Published:  05 December, 2016

The government department for public health has praised the benefits of minimum pricing after releasing a report which shows that UK consumers are drinking 42% more than there were in 1980.

Members of the trade and health minsters at Public Health England (PHE) face a gauntlet of shifting trends as they try to curb rising alcohol-related NHS costs.

Sales of alcohol in England and Wales have increased from roughly 400 million litres in the early 1980s, with a peak at 567 million litres in 2008, with growth being driven by increased consumption among women, a shift to higher strength products, and increasing affordability of alcohol.

Consumption has since dipped following its 2008 peak however, with more drinkers now going teetotal.

But with such shifting consumer trends - including more people drinking at home - PHE England said it was impossible to pinpoint whether falling alcohol consumption is down to drinkers consuming less alcohol or the increasing proportion of the population not drinking at all.
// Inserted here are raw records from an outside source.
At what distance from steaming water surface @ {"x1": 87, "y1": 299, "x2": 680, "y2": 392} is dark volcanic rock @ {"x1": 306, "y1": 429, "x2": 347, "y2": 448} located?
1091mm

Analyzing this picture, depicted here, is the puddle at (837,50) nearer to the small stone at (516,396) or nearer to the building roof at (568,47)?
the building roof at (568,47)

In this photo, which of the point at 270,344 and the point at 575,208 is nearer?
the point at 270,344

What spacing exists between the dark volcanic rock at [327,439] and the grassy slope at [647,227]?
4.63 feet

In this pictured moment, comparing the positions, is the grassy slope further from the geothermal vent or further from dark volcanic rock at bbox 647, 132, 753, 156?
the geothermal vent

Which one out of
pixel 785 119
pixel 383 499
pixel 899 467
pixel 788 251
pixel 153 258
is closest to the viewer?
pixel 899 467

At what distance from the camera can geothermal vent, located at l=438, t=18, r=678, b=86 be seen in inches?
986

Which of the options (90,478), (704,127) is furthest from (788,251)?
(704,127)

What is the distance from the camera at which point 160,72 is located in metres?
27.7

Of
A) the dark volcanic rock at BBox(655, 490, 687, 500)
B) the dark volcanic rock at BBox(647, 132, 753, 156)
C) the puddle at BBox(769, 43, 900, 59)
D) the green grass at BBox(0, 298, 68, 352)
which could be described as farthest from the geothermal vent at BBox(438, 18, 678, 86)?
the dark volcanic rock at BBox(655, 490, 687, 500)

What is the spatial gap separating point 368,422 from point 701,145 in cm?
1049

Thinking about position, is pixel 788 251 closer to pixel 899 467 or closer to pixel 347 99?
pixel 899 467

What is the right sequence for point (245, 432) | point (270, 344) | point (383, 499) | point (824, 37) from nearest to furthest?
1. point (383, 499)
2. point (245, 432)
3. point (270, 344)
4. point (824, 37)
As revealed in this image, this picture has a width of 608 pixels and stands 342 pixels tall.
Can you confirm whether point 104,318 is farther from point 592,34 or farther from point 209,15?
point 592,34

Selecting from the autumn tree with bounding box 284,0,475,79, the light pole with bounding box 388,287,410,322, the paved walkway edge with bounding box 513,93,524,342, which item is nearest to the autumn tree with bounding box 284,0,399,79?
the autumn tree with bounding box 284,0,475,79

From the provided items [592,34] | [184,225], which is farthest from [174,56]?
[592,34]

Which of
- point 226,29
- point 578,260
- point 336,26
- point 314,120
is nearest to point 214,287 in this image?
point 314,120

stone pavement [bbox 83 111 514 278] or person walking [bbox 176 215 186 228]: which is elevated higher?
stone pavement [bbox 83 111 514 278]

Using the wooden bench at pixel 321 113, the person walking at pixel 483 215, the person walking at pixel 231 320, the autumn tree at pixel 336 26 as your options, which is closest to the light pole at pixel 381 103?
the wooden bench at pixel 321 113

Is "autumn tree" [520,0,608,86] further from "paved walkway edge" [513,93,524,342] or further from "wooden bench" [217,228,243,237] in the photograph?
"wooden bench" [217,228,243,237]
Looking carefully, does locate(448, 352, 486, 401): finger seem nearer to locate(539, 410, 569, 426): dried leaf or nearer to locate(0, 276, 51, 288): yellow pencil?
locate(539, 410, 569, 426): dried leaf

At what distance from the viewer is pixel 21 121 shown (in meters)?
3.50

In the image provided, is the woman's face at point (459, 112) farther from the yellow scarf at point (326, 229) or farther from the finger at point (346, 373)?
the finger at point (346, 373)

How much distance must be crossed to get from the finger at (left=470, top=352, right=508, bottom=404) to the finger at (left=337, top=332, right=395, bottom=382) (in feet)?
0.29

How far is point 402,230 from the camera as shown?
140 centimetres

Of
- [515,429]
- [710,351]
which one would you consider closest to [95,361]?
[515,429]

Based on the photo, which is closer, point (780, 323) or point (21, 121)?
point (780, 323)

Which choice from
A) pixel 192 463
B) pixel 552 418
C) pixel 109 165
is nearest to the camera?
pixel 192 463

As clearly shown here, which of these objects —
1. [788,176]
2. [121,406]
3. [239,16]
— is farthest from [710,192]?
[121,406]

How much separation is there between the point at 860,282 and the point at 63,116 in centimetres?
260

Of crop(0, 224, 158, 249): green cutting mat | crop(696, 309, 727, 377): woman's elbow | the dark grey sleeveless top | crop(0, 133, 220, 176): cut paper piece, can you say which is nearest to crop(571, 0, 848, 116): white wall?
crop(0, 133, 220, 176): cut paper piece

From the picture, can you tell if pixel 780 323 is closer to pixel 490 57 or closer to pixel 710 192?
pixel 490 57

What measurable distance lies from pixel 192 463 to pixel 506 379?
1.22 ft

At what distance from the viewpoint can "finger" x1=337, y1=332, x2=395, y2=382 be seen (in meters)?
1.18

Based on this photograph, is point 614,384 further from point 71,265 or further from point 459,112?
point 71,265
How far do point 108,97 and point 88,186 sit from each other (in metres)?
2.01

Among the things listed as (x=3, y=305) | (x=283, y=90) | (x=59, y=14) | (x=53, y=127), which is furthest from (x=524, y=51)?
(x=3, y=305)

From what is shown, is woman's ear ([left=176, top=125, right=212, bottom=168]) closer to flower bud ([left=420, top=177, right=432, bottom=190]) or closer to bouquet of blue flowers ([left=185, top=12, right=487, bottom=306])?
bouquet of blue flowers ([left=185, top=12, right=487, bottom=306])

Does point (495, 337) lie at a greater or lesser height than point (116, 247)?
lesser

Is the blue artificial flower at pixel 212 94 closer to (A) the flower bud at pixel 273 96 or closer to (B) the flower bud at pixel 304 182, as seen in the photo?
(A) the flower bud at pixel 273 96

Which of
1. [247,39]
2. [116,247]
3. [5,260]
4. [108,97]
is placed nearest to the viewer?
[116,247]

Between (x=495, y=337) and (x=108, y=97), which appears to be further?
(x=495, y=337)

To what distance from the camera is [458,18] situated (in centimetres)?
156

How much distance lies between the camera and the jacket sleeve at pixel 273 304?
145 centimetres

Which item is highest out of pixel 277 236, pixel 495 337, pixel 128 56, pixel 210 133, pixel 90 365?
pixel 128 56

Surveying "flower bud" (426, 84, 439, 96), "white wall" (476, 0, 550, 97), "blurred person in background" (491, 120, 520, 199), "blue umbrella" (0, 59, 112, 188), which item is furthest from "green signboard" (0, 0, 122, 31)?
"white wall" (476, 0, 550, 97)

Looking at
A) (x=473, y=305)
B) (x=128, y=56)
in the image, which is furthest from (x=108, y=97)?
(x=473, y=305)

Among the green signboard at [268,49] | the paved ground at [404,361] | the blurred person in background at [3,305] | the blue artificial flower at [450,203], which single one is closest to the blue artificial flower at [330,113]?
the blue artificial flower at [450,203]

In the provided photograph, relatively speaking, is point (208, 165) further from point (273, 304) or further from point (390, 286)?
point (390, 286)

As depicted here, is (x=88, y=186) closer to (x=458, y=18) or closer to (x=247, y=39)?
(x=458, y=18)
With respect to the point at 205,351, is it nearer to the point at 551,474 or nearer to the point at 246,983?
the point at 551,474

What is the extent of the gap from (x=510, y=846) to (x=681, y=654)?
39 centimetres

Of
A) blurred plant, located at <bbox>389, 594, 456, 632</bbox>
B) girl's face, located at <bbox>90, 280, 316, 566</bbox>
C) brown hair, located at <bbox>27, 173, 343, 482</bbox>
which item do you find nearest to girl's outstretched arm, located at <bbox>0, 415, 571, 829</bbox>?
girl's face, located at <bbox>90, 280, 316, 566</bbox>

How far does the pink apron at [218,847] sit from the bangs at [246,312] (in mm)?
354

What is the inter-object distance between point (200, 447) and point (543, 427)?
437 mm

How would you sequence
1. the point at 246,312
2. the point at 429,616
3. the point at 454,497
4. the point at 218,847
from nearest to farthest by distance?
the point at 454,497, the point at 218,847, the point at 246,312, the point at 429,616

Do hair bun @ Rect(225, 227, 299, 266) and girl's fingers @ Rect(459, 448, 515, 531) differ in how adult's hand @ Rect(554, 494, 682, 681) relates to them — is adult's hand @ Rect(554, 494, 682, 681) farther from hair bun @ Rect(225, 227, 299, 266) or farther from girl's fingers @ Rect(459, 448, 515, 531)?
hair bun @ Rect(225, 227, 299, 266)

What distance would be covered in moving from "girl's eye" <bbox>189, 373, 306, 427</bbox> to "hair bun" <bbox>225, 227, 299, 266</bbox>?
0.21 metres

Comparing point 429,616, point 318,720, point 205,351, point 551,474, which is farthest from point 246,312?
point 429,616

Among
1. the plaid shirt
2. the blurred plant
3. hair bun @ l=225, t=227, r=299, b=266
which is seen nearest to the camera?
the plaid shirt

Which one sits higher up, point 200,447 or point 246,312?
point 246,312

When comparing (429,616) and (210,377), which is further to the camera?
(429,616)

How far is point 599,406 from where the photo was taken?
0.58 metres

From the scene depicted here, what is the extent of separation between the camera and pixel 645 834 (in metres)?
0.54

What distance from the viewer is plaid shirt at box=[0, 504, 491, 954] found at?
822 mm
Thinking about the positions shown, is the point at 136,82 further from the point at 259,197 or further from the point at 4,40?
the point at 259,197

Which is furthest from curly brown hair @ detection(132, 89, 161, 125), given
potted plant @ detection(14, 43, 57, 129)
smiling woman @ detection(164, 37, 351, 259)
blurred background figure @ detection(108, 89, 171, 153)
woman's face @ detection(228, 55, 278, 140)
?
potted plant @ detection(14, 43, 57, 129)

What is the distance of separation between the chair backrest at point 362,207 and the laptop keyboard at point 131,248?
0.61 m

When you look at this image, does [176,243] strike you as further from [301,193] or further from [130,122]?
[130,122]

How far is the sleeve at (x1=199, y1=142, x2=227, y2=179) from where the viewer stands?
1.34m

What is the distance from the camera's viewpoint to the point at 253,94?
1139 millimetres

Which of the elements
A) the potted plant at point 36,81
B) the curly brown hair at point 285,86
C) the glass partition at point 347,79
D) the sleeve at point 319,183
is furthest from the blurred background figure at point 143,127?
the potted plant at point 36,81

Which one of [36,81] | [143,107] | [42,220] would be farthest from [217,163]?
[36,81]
The government has been considering introducing minimum pricing similar to the 50p per unit imposed in Scotland in 2012 for some time.

PHE looked at a study comparing two differing Australian policies: minimum pricing and also volumetric taxation.

The Australian study showed that while both policies had the potential to reduce heavy consumption of wine and beer without adversely affecting light and moderate consumers, a minimum price would offer the potential to achieve greater reductions in heavy consumption at a lower overall cost to consumers.

As a result of the Australian study and PHE's findings, the report concluded with the summary, that setting a minimum price for alcohol could "reduce alcohol-related harm while saving health-care costs".

The cost to health services (PHE):

1. There are now one million hospital admissions relating to alcohol each year.

2. Ten million people drinking at levels which increase their risk of health harm.

3. Among those aged 15-to-49 in England, alcohol is now the leading risk factor for ill-health, early mortality and disability and the fifth leading risk factor for ill-health across all age groups.

4. Liver disease which has increased more than four-fold since 1970.

5. More working years of life are lost in England as a result of alcohol-related deaths than from more than 12 types of cancer combined.

6. Most alcohol is now bought from shops and drunk at home.